When using Machine Learning, we have different metrics that show us to know how well our model is doing. However, these measures can confuse what they mean, how they can be interpreted, or what they are exactly. Knowing this, we could infer more information about our models.
In this tutorial, we’ll focus on loss and accuracy. Both of them are essential values to take into account when training our models.
Loss is a value that represents the summation of errors in our model. It measures how well (or bad) our model is doing. If the errors are high, the loss will be high, which means that the model does not do a good job. Otherwise, the lower it is, the better our model works.
To calculate the loss, a loss or cost function is used. There are several different cost functions to use. Each penalizes errors in different ways, and the problem determines which one is better to use. Cross-Entropy and Mean Squared Error are the most commonly used for classification and regression problems, respectively.
But how do we know if the loss is high or low? Well, it depends on the problem and the cost function being used.
Let’s say we want to predict the color of a pixel, for whatever reason. For simplicity, let’s assume the value of a pixel can go from 0 to 255. We use the Mean Squared Error as our cost function.
In this example, having a loss of 1 would be tiny, while a loss of 100 would be really high:
However, whether the loss is high or low is not the most important inference we can learn from it. If we plot loss results over time, we can see whether our model is learning, and how fast.

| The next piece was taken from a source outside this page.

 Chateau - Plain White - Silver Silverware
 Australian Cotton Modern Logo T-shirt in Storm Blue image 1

This is because, in Deep Learning, the loss function is used by the model to learn. The goal of the model is to minimize the value of the loss. This is done by using techniques such as gradient descent, which changes the model parameters using the information of the result of the loss.

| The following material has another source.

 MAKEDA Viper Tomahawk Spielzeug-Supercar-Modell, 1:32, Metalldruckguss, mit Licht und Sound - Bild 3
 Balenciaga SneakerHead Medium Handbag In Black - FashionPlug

Seeing the loss over time can yield interesting findings of our models. If the loss value is not decreasing, but it just oscillates, the model might not be learning at all. However, if it’s decreasing in the training set but not in the validation set (or it decreases but there’s a notable difference), then the model might be overfitting. In other words, it might be overlearning from the training examples, becoming useless in new examples. If that’s the case, it would be interesting to use regularization, use simpler models, or, in Deep Learning, just reduce the learning rate.
In our article about Learning Curves, we can learn more about how to interpret these and other types of model data over time.
Accuracy is more straightforward. It measures how well our model predicts by comparing the model predictions with the true values in terms of percentage.
For example, let’s say we have a model for image classification that detects whether or not there is a cat in the image. We have 5 test images. If the model is able to predict correctly whether or not there is a cat in 3 of the images, it results in an accuracy of 60%:
Now, if we analyze these two measurements together, we can infer more information about how is our model working:
Having a low accuracy but a high loss would mean that the model makes big errors in most of the data. But, if both loss and accuracy are low, it means the model makes small errors in most of the data. However, if they’re both high, it makes big errors in some of the data. Finally, if the accuracy is high and the loss is low, then the model makes small errors on just some of the data, which would be the ideal case.
In this tutorial, we’ve seen what the loss and accuracy metrics are. We’ve seen how to infer information from them, analyzing them on their own and together, and thanks to it being able to know more about how our models work and behave.